| Document text |
Start of Block
Just getting to 400m RPS (from scratch, no using AWS or a CDN to help) for just a toy app / static content is a huge accomplishment.

brink · on Aug 15, 2021

Sure, from a numbers standpoint it's a lot. But from a technical perspective, serving mostly static data is not that interesting.

asdfasgasdgasdg · on Aug 15, 2021

> But from a technical perspective, serving mostly static data is not that interesting.

The difference between mostly static and completely static is where the interesting bit is. The two categories beget completely different solutions, especially when serving stale data is not acceptable, as in the case we're looking at.

brink · on Aug 16, 2021

Well I guess it is to some people..

asdfasgasdgasdg · on Aug 16, 2021

You aren't aware of what is involved in a system like this. You believe it's simple, and so you believe it would be technically uninteresting. But you are mistaken in that belief. Go read the Zanzibar paper[1] -- Google's analogue to the AWS system we're discussing -- then come back and tell me with a straight face that that is technically uninteresting. If so, I'll at least learn that we have different views on what technical interesting-ness is.

[1]: https://research.google/pubs/pub48190/

new_realist · on Aug 16, 2021

Google’s problems are interesting. Amazon’s are mostly brute force obviousness.

amelius · on Aug 15, 2021

> you truly underestimate how high of throughput this is

I suppose this comment falls in the same category as "never underestimate the bandwidth of a truck full of tapes".

Yes, the numbers are huge. Whether it is a technical achievement is another question entirely.

artwr · on Aug 15, 2021

A lot of the calls in the organizations I have worked for use assume role and are usually associated with temporary credentials. Those are often shortish lived and not static

orf · on Aug 15, 2021

The policy documents don't change that much I think, but there is more than that that goes into evaluating a policy. You've got resource + org policies, all kinds of tags, complex conditionals, per-assumption stuff etc etc. Fascinating problem space.

faizshah · on Aug 15, 2021

“Accessing almost static data at a very high speed”

This is a globally distributed service operating at massive throughput and ultra low latency scaling requirements where if it fails millions of customers and a majority of online commerce as a whole comes to a halt. What you’re referring to is just the very tip of the iceberg.

amelius · on Aug 15, 2021

Identities can be sharded very easily.

faizshah · on Aug 15, 2021

You seem to think that this is just a service that reads and writes data like any CRUD app.

The hard problems stem from how the system deals with failures and how the system propagates writes across the replicas while meeting latency and consistency SLAs. On top of that the system needs to be built in a way that it can be maintained by many developers each working on a small piece of the system without knowing the ins and outs of the system as a whole. In addition, when the system fails debugging and mitigation needs to be able to be parallelized across many developers so that availability SLAs can be maintained. You can read about this in “Designing Data-Intensive Applications” by Martin Kleppman where he discusses the complexity involved in building distributed systems.

Spooky23 · on Aug 15, 2021

People and things need access tokens all of the time. Off the shelf services can handle most loads - Even things like AD can scale out to millions of users.
End of Block
| Questions on the material |
a: In the thread about serving requests at high throughput, why does debugging and mitigation need to be parallelized across many developers when the system fails? Answer in one to three sentences.
b: Restate the thread from "asdfasgasdgasdg · on Aug 16, 2021" up to and including "technical interesting-ness is.", switching "Zanzibar paper" to "Zanzibar publication".
The records have no connection to the thread.

| Provided data |
Start of Block
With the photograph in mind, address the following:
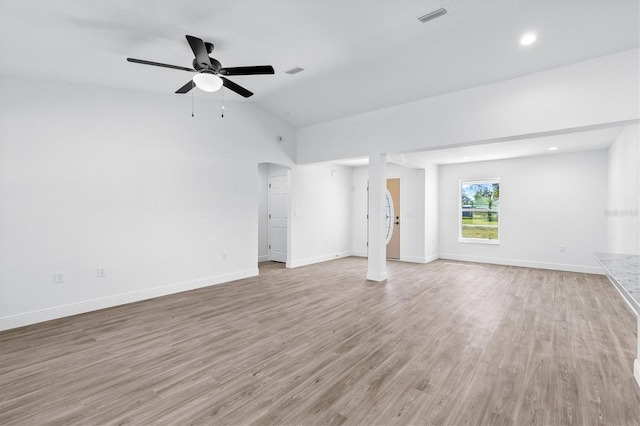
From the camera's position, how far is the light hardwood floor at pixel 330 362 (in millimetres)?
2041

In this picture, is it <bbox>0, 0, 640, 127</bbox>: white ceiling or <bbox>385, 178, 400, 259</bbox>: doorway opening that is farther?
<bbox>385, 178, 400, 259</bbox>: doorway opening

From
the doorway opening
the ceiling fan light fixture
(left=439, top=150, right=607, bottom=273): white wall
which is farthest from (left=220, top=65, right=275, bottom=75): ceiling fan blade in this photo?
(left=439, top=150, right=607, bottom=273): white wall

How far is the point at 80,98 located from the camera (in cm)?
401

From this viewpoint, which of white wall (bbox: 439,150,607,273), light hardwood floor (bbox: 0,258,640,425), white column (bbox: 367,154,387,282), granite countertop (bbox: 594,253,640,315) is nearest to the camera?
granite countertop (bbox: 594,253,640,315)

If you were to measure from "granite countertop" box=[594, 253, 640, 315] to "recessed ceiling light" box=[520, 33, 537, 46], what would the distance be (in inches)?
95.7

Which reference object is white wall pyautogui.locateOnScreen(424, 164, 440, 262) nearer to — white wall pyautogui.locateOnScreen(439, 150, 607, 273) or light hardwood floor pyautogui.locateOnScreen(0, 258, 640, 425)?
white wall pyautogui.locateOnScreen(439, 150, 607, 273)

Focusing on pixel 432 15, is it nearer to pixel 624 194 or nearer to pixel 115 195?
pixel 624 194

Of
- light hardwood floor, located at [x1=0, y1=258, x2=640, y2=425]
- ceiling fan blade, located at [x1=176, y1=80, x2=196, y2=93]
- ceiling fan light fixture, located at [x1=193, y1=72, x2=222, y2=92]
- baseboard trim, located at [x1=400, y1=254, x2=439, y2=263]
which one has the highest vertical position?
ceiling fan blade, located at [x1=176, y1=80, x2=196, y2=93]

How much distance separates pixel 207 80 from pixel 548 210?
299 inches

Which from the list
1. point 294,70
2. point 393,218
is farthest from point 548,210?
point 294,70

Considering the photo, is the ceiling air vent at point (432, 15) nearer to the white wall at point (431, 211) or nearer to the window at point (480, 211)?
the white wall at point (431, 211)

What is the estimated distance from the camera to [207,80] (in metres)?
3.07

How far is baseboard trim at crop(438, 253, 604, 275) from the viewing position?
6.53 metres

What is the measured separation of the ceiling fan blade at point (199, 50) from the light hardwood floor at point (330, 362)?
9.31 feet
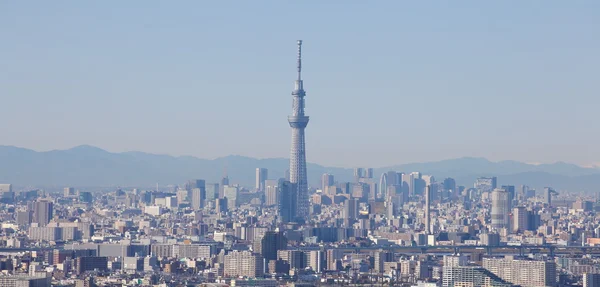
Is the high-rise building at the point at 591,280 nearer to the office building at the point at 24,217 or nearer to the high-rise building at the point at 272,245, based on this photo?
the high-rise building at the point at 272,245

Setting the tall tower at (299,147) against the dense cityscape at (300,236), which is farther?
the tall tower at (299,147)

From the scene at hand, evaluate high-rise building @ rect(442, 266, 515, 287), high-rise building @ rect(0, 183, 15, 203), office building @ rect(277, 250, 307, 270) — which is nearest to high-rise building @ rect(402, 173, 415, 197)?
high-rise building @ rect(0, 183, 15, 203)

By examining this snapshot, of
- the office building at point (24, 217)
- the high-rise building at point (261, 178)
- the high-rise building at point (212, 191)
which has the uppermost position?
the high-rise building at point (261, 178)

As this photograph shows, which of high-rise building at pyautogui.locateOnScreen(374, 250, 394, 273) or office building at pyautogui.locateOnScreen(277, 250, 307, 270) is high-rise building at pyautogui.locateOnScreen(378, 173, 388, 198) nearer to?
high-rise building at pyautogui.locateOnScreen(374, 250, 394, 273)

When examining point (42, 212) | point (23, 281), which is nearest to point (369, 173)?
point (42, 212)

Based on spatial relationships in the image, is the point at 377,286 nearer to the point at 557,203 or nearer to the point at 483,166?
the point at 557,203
End of Block
| Solutions to the tasks |
a: Debugging and mitigation need to be parallelized across many developers so that availability SLAs can be maintained.

b:
asdfasgasdgasdg · on Aug 16, 2021

You aren't aware of what is involved in a system like this. You believe it's simple, and so you believe it would be technically uninteresting. But you are mistaken in that belief. Go read the Zanzibar publication[1] -- Google's analogue to the AWS system we're discussing -- then come back and tell me with a straight face that that is technically uninteresting. If so, I'll at least learn that we have different views on what technical interesting-ness is.